Kutipan terpilih>
★ ★ ★ ★ ★

Suriah baru di era Presiden Ahmed Al Sharaa kini ditandai dengan berjamurnya perusahaan baru untuk investasi dan menjajal pasar Suriah.
Namun begitu, berbagai perusahaan baru tersebut diyakini adalah perpanjangan tangan investor dalam maupun luar negeri, baik pemain lama maupun baru.
Di antara pemain lama adalah perusahaan dari Rusia, Iran dan eks kroni Bashar Al Assad dan kini berkiprah kembali dengan nama baru atau menggunakan nama perusahaan kecil yang sudah ada sebelumnya.
Selain itu ada juga perusahaan dari eks wilayah pemerintahan penyelamat (SG) dari Idlib dan interim (SIG) di Azaz. Mereka bekerja sama dengan perusahaan Turki, Qatar, Kuwait dan kain sebagainya.
Ada juga perusahaan dari SDF Kurdi bekerja sama dengan pemodal dsri Kurdistan Irak dengan perusahaan baru mereka. Perusahaan dari Kurdistan Irak telah masuk di sektor taksi online. Sejumlah perusahaan Amerika dan Eropa juga masuk yang kemungkinan sahamnya milik Israel atau pengusaha Yahudi pro Israel.
Kabar terbaru dari Damaskus kembali memantik perdebatan panjang soal tata kelola sektor energi di Suriah. Informasi yang beredar menyebutkan bahwa Kementerian Energi Suriah tengah melakukan pembicaraan dengan sebuah perusahaan bernama "Thaiba Khassah lil Mahruqat" atau "Thaiba untuk Bahan Bakar Swasta" guna mengambil alih pengelolaan perusahaan bahan bakar milik negara, SADCOP.
Rencana ini, menurut laporan awal, akan memberikan hak pengelolaan sekitar 40 stasiun bahan bakar kepada perusahaan Thaiba. Namun, langkah tersebut menimbulkan pertanyaan karena tidak ada indikasi bahwa pemerintah akan membuka kompetisi atau tender terbuka yang memungkinkan perusahaan lain ikut serta, termasuk yang dibekingi oleh pemodal Rusia, Iran dan eks rejim Assad di belakang layar.
Siapa sebenarnya perusahaan Thaiba yang tiba-tiba muncul dalam orbit kebijakan energi Damaskus ini? Pertanyaan itu tidak hanya mencuat di media lokal, tetapi juga menjadi sorotan pengamat internasional yang menilai langkah ini berpotensi membuat pemain lama eks rejim tak kebagian.
Penelusuran jejak perusahaan Thaiba mengarah pada pemodal dari eks wilayah SG. Menurut laporan yang diterbitkan pada 3 April 2021 oleh laman "Ekonomi, Keuangan, dan Bisnis Orang Suriah", perusahaan Thaiba disebut sebagai salah satu pemain dominan dalam tender bahan bakar di Idlib.

★ ★ ★ ★ ★

Soal> Tulis lanjutan kutipan tentang perusahaan Thaiba dan sektor energi Suriah, mulai setelah kalimat terakhirnya. Entri berikut tidak ada hubungannya dengan kutipan di atas.

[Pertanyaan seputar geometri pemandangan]
★ ★ ★ ★ ★

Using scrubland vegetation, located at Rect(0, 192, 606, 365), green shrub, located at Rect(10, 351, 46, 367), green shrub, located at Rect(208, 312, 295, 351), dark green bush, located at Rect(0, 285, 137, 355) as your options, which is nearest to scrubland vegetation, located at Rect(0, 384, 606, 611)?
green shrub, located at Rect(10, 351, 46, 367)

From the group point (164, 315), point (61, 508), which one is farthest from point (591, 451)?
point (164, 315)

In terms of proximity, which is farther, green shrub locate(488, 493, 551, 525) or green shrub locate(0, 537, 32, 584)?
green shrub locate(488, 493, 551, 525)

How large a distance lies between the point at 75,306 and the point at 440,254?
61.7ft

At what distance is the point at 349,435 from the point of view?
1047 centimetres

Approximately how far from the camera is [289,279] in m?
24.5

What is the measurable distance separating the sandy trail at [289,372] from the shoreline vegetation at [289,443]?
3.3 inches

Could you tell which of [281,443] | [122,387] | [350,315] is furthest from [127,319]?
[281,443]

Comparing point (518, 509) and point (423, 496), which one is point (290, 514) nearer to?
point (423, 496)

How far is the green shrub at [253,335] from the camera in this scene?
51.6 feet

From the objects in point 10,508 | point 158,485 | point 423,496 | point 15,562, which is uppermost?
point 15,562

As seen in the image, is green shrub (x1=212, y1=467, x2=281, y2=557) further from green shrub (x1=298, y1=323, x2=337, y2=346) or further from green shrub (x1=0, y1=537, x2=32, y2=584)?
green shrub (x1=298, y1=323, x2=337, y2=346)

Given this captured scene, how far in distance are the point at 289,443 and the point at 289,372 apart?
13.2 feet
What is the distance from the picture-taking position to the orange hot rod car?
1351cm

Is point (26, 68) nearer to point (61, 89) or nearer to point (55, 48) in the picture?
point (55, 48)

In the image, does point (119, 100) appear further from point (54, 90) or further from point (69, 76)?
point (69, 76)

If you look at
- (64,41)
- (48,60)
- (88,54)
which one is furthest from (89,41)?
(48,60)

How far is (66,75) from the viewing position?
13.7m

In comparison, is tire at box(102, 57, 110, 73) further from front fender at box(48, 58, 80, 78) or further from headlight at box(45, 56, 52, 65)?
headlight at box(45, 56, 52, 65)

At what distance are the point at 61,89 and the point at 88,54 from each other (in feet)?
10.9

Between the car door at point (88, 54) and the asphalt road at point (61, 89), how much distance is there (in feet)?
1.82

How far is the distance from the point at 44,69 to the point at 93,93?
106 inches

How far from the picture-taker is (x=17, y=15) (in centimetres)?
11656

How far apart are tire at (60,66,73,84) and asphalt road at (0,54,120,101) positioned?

★ ★ ★ ★ ★

Jawaban tertulis>
Dalam laporan itu dijelaskan bahwa Thaiba berhasil menguasai sebagian besar tender, terutama dalam kontrak bahan bakar untuk pemanas. Perusahaan ini bahkan mampu membagikan dividen sebesar 8 persen kepada para pemegang saham pada Maret 2021, atau sekitar 12 dolar per lembar saham, sesuatu yang jarang terjadi di tengah krisis ekonomi Suriah.
Namun, di balik capaian itu tersimpan hubungan erat antara Thaiba dan struktur ekonomi yang dikendalikan oleh pemerintahan SG yang kini sudah bubar dan kini menjadi penguasa di Damaskus. Disebutkan bahwa Thaiba merupakan proyek yang diluncurkan oleh pengusaha Idlib untuk memasok kebutuhan di wilayah yang dulu dibkokade Assad, melalui lembaga bernama "Sanad al-Barakah Investment Fund" pada akhir 2019.
Lebih jauh, Thaiba memiliki hubungan strategis dengan perusahaan "Watad Petroleum", sebuah entitas yang dikenal luas sebagai pintu masuk bahan bakar dari Turki ke wilayah Idlib. Kolaborasi ini memberi keuntungan besar bagi kedua perusahaan dalam mendominasi pasokan energi, di tengah ketiadaan investor yang masuk.
Sumber lain mengungkapkan bahwa Thaiba tidak berdiri sendiri. Ia berjalan seiring dengan perusahaan investasi bernama "Nama’", yang juga didirikan oleh lembaga keuangan SG. Kombinasi keduanya menjadikan ekonomi Idlib mandiri dari ekonomi rejim Assad saat itu.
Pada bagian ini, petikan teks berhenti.